Set Matrix elements to Zeros

The problem is as follows: Given an matrix with m rows and n columns, if an element of the matrix is zero, set its entire row and column as zero. This has to be done in-place.

The trick in this question is that you cannot iterate over the matrix element by element and set the matrix rows and columns as zero where the matrix element is zero because that wouldn't be replacing it in place.

There are two approaches:

  • Brute force O(N^3) time
  • Optimized Approach O(N^2) time

Input Format:

The first and the only argument of input contains a 2-d integer matrix, A, of size M x N.

Output Format:

Return a 2-d matrix that satisfies the given conditions.

Constraints:

1 <= N, M <= 1000
0 <= A[i][j] <= 1

For Example :
Input:

[   
    [1, 0, 1],
    [1, 1, 1],
    [1, 0, 1]
]

Output:

[   
    [0, 0, 0],
    [1, 0, 1],
    [0, 0, 0]   
]

Note: This will be evaluated on the extra memory used. Try to minimize the space and time complexity.

Optimized Approach

  • We iterate the entire matrix and when we see an element as zero, we make the first element of the corresponding row and column as zero.
  • This way we keep track of the entire column and row.
  • We pay special attention to first row and olumn becuase these are the starting indices for us.
  • Thus isCol keeps track of first column.
  • We now iterate the entire matrix except first row and first column and change the matrix elements to zero if either the corresponding row's first element or column's first element is zero.
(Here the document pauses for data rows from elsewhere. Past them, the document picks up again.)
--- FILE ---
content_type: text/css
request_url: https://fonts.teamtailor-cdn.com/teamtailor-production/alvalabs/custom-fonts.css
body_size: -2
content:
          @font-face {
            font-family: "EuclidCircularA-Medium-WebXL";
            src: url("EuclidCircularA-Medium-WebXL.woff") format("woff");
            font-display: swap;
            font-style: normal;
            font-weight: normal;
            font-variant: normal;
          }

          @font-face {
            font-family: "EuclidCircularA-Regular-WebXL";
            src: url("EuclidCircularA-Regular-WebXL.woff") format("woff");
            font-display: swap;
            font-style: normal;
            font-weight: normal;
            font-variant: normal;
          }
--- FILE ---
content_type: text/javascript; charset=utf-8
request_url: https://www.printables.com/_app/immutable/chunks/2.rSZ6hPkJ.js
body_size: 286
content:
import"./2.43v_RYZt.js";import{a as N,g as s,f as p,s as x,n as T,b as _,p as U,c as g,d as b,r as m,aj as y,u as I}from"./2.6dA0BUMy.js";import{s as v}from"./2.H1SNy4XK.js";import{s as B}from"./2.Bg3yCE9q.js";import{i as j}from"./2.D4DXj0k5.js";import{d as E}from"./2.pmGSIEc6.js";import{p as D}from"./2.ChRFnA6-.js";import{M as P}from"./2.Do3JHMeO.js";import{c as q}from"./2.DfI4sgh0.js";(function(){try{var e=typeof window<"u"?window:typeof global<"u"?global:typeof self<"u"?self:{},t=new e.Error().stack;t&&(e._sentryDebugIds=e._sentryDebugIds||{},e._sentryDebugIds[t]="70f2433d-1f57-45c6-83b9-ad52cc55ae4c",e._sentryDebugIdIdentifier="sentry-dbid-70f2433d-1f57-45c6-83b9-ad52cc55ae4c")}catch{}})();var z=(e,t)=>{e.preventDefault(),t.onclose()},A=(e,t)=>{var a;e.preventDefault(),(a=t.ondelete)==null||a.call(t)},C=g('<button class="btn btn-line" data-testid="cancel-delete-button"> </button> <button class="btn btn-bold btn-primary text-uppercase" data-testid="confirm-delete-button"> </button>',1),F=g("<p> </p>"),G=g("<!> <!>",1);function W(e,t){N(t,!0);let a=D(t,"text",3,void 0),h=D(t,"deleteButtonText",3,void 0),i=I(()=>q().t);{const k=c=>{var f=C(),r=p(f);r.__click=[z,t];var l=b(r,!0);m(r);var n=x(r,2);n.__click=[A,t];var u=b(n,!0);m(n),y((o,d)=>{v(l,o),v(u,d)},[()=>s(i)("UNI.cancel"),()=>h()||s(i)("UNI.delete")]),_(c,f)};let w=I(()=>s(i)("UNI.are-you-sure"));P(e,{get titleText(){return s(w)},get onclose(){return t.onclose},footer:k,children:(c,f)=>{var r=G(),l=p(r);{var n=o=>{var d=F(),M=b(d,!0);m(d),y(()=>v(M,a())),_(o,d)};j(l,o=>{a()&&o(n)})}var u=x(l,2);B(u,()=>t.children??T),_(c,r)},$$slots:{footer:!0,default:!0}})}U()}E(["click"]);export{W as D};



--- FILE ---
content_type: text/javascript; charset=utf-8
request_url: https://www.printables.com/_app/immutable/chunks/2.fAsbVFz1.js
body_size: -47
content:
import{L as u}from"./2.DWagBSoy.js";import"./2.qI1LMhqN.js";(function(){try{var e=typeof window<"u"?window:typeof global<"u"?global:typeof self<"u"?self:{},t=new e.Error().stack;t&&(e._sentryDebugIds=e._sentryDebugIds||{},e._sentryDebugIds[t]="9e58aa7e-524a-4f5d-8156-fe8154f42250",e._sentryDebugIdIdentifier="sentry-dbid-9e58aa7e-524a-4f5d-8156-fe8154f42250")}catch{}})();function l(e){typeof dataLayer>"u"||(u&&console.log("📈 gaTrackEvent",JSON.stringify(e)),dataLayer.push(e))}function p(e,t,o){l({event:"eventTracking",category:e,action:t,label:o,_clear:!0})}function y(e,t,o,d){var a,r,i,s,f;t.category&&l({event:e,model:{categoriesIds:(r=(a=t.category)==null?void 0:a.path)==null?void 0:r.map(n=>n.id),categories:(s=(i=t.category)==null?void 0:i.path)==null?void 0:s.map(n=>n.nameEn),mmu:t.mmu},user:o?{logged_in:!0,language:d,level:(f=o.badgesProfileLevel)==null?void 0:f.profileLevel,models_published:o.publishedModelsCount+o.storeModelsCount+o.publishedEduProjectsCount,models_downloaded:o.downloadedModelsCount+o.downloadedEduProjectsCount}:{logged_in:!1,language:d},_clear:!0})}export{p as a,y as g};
The time complexity of this approach is O(N^2) as we traverse each element only twice.

Solution

class Solution {
  public void setZeroes(int[][] matrix) {
    Boolean isCol = false;
    int R = matrix.length;
    int C = matrix[0].length;

    for (int i = 0; i < R; i++) {

    //Since first cell for both first row and
    //first column is the same i.e. matrix[0][0]
    // We can use an additional variable for
    //either the first row/column.
    // For this solution we are using an
    //additional variable for the first column
    // and using matrix[0][0] for the first row.
      if (matrix[i][0] == 0) {
        isCol = true;
      }

      for (int j = 1; j < C; j++) {
        // If an element is zero, we set
        //the first element of the corresponding
        //row and column to 0
        if (matrix[i][j] == 0) {
          matrix[0][j] = 0;
          matrix[i][0] = 0;
        }
      }
    }

    // Iterate over the array once again and using the first row and first column, update the elements.
    for (int i = 1; i < R; i++) {
      for (int j = 1; j < C; j++) {
        if (matrix[i][0] == 0 || matrix[0][j] == 0) {
          matrix[i][j] = 0;
        }
      }
    }

    // See if the first row needs to be set to zero as well
    if (matrix[0][0] == 0) {
      for (int j = 0; j < C; j++) {
        matrix[0][j] = 0;
      }
    }

    // See if the first column needs to be set to zero as well
    if (isCol) {
      for (int i = 0; i < R; i++) {
        matrix[i][0] = 0;
      }
    }
  }
}

Input:

[
      [1,1,1],
      [1,0,1],
      [1,1,1]
]

Output:

[
      [1,0,1],
      [0,0,0],
      [1,0,1]
]

Steps through the algorithm using an example

  1. We iterate through the matrix to find out if firstCol exists. But we find out no row has first elements as zero
Initially,
[   
    [1, 1, 1],
    [1, 0, 1],
    [1, 1, 1]
]
isCol=false;
  1. Next we iterate the matrix row by row and if we find an element zero we set the first element in its respective row and column as zero. Thus, (0,1) and (1,0) are set to zero.
[   
    [1, 0, 1],
    [0, 0, 1],
    [1, 1, 1]
]
  1. We now again iterate the array again row by row and set elemnets to zero if the first element of their row or column is zero.
[   
    [1, 0, 1],
    [0, 0, 0],
    [1, 0, 1]
]

Complexity : The complexity of the above approach is O(N^2) where there are N rows or N columns in the Matrix or O(N^2) elements in the matrix.

With this article at OpenGenus, you must have the complete idea of this problem of setting elements of a Matrix to zero based on given condition. Enjoy.